▸ **AIM**:
Find "Looking at the spatial" in the data, then restate the line it sits in and every later line word for word, ending with the last line.

(Excerpts of spatial question data)
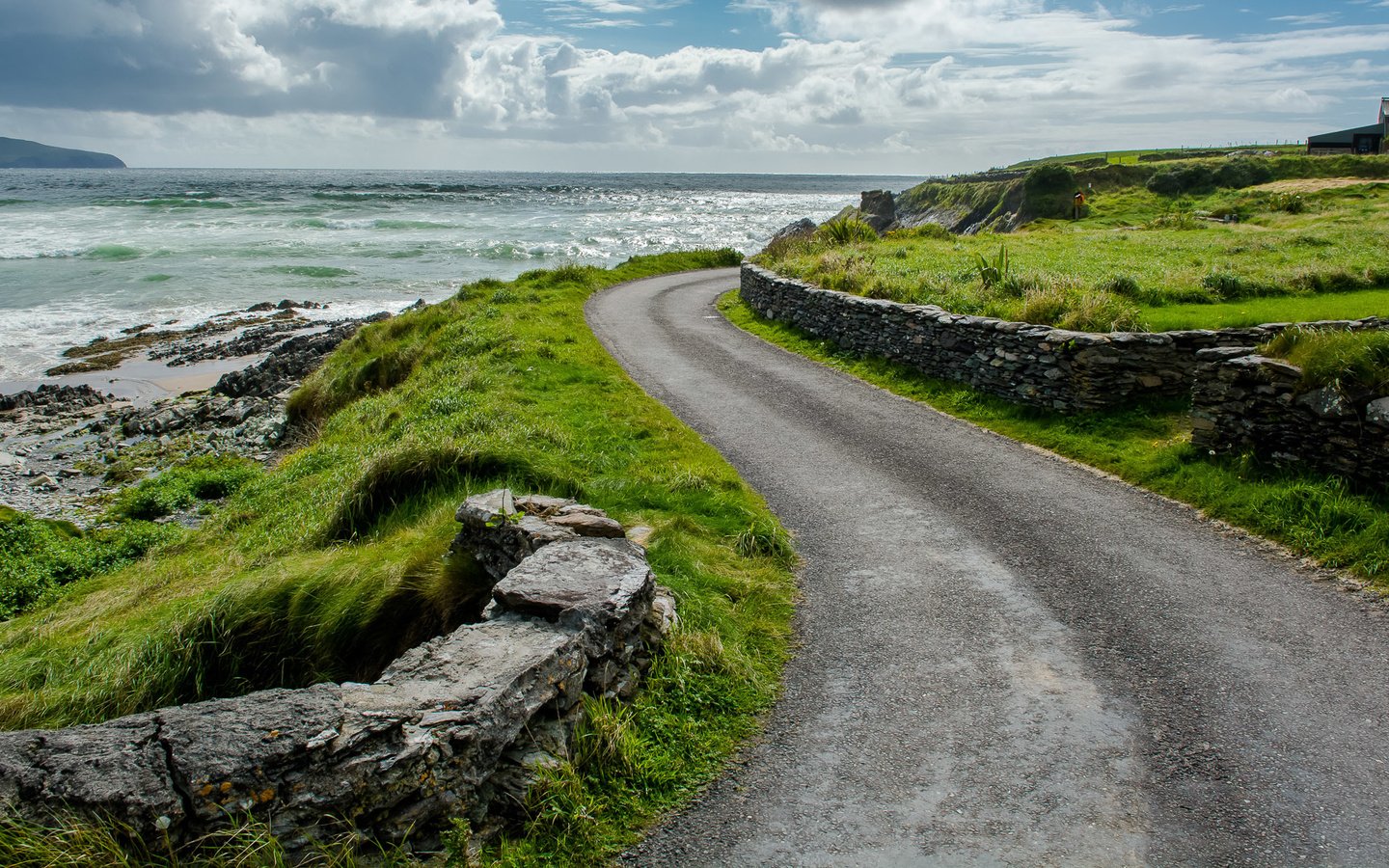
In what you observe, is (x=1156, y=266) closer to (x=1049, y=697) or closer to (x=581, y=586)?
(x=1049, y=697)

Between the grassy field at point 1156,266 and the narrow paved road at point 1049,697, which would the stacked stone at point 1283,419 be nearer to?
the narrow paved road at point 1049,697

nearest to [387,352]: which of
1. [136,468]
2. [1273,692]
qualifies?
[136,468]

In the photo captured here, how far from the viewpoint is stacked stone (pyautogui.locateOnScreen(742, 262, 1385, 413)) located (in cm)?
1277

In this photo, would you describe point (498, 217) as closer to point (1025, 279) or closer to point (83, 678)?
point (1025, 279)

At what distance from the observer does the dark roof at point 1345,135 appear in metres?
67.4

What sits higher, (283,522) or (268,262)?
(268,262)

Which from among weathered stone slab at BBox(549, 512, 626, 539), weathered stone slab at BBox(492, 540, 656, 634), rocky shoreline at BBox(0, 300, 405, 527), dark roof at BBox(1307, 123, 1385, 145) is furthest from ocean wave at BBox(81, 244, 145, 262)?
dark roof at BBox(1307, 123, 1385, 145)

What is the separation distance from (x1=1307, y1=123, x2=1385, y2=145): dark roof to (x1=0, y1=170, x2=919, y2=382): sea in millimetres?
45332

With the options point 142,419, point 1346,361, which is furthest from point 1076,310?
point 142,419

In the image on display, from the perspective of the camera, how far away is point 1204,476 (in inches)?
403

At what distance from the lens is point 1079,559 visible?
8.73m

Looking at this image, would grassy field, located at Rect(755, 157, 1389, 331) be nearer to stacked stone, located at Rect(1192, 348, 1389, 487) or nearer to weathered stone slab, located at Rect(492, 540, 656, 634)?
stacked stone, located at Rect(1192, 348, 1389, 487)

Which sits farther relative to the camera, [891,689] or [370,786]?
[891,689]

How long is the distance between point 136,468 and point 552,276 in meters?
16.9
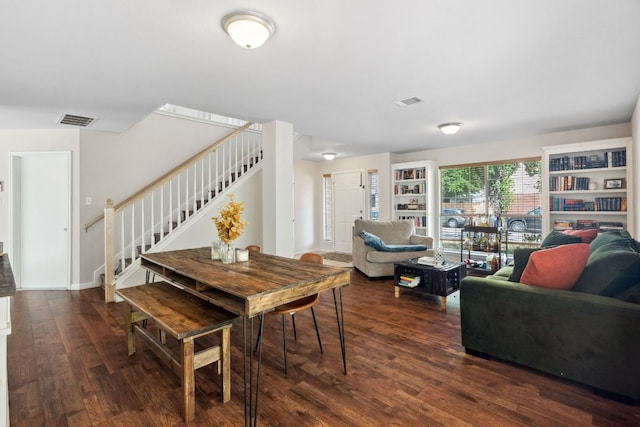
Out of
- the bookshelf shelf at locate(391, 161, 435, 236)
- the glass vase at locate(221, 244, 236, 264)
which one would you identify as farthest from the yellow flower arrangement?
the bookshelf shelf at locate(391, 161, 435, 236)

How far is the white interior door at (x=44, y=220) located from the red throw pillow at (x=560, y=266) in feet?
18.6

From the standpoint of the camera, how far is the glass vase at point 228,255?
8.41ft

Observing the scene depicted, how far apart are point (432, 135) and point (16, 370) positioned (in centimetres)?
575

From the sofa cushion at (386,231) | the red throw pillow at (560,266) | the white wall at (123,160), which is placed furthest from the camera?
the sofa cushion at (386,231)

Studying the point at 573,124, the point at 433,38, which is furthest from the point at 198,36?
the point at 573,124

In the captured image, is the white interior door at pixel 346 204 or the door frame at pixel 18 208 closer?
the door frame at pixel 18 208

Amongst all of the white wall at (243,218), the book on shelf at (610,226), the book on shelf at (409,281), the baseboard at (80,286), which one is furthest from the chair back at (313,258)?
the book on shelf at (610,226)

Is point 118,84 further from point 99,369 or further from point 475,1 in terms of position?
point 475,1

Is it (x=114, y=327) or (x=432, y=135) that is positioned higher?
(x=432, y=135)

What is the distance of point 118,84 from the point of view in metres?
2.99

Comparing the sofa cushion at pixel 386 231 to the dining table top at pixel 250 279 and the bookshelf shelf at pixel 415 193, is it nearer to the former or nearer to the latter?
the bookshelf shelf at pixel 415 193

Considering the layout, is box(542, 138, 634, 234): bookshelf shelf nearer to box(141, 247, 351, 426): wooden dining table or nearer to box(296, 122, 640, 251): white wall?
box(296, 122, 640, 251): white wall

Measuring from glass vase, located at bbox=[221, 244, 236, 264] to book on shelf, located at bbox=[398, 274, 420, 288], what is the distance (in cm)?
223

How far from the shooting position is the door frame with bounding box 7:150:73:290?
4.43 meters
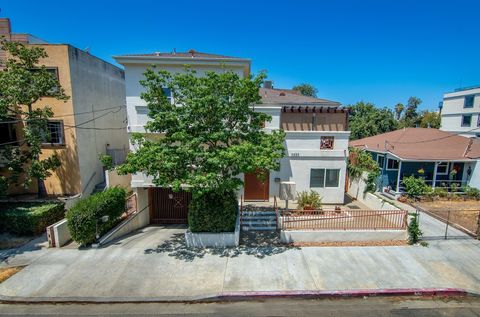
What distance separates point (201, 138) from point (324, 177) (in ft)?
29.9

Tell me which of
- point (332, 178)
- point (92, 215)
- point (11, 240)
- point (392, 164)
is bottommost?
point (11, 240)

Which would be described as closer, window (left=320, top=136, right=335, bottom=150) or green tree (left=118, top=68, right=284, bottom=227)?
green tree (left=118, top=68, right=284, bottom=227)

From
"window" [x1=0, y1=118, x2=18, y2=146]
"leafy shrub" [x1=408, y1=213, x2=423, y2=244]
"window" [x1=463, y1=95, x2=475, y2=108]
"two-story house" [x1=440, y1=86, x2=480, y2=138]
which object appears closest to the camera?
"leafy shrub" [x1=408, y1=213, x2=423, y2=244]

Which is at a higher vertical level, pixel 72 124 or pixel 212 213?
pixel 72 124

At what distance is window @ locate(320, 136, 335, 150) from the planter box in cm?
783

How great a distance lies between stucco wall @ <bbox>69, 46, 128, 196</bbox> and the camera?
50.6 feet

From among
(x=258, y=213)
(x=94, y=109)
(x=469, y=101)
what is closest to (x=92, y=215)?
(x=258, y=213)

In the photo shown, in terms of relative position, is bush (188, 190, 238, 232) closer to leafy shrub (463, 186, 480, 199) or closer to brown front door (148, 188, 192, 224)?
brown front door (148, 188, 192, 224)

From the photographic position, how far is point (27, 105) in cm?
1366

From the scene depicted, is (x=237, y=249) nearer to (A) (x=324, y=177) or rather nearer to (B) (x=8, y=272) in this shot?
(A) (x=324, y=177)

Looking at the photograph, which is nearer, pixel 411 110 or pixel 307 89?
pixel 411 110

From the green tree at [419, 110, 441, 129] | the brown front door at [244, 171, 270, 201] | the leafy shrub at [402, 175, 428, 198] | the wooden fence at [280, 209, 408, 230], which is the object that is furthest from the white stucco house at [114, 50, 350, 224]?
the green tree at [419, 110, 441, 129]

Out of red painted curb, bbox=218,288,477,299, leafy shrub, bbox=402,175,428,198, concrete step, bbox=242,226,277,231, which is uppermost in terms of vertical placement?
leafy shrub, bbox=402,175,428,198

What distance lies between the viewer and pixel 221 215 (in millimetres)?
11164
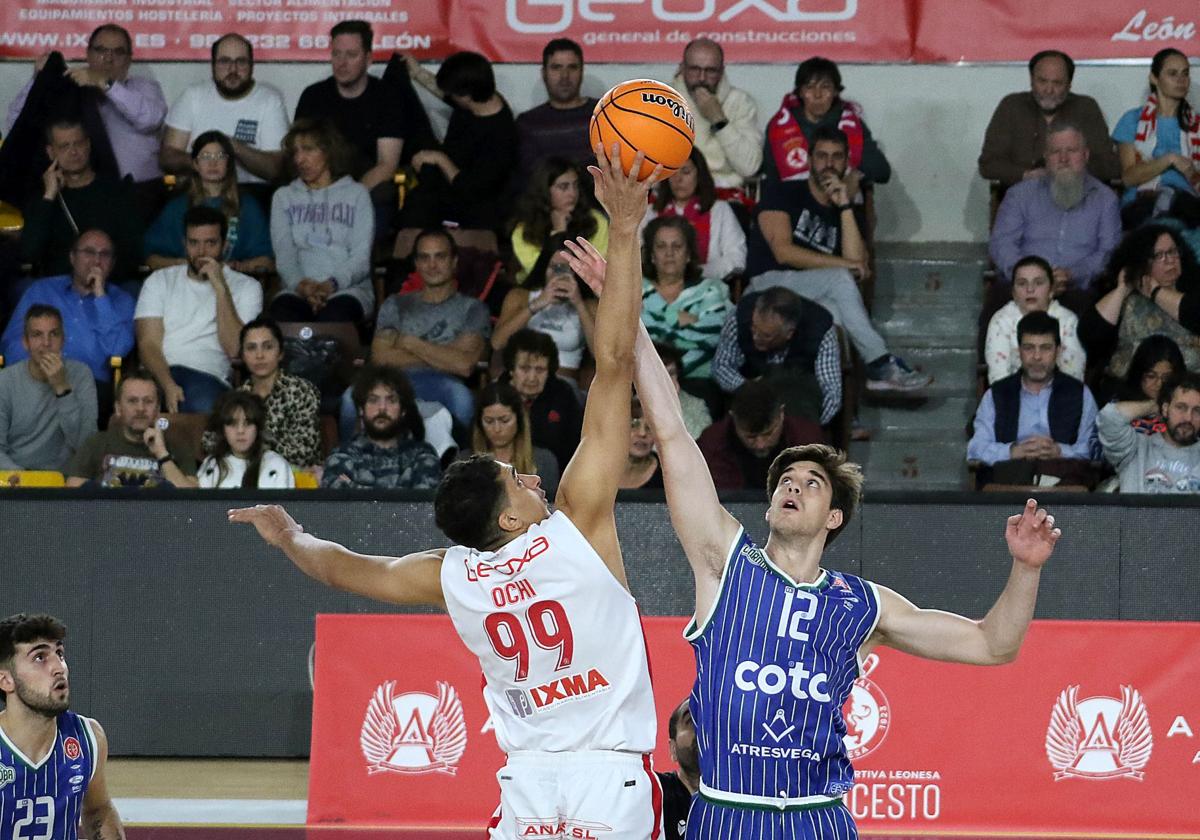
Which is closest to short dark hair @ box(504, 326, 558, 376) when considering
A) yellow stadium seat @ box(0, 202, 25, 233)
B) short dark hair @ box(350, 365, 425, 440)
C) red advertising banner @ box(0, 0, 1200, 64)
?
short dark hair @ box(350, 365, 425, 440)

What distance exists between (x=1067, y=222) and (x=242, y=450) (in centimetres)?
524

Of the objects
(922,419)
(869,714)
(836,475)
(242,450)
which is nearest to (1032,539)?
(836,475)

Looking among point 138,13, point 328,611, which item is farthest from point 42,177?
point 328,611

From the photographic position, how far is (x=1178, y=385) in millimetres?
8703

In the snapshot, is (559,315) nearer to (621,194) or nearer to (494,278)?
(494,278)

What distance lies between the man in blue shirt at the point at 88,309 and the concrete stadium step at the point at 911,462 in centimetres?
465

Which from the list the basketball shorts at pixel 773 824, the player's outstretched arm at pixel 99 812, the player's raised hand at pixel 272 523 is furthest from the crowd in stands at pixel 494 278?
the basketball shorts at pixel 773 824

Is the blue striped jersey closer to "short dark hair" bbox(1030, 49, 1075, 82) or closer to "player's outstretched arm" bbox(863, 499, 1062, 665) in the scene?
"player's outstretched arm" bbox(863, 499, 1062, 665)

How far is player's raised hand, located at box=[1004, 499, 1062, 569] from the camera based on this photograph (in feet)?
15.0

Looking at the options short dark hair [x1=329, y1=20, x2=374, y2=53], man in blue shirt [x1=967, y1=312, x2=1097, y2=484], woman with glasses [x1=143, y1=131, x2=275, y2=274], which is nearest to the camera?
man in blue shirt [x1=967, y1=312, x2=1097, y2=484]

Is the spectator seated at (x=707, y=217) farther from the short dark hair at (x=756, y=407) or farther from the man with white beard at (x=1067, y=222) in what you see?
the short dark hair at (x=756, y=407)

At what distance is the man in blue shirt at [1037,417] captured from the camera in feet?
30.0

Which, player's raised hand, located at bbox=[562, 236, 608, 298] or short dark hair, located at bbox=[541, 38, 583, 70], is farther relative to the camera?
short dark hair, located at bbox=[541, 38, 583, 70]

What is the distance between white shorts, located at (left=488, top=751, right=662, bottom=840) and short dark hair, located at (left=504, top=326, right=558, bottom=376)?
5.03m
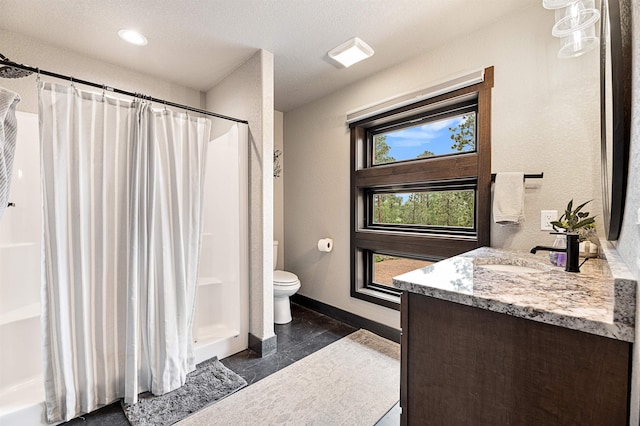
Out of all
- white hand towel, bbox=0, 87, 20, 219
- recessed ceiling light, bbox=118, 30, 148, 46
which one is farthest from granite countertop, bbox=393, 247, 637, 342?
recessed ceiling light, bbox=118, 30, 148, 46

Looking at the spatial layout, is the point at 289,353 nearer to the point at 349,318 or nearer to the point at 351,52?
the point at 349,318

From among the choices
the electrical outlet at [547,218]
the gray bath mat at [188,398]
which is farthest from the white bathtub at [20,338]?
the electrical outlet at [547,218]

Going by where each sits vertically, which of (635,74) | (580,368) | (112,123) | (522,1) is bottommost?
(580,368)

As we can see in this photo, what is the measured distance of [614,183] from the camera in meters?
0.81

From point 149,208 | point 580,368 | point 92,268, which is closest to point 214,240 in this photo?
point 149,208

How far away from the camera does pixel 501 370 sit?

▸ **ANSWER TO THIS EXERCISE**:
Looking at the spatial layout, is the point at 289,353 nearer to the point at 349,318 or nearer to the point at 351,52?
the point at 349,318

From among the choices
the electrical outlet at [547,218]
the gray bath mat at [188,398]
which is farthest from the white bathtub at [20,338]?
the electrical outlet at [547,218]

Going by where each sits vertically, which of (635,74) | (580,368) | (112,123) | (522,1) is bottommost?
(580,368)

As we can see in this photo, what is the measured distance of [614,183] from the camera in meters?
0.81

From point 149,208 | point 580,368 | point 92,268, which is closest to point 214,240 in this photo?
point 149,208

How far away from the camera does pixel 501 370 sit?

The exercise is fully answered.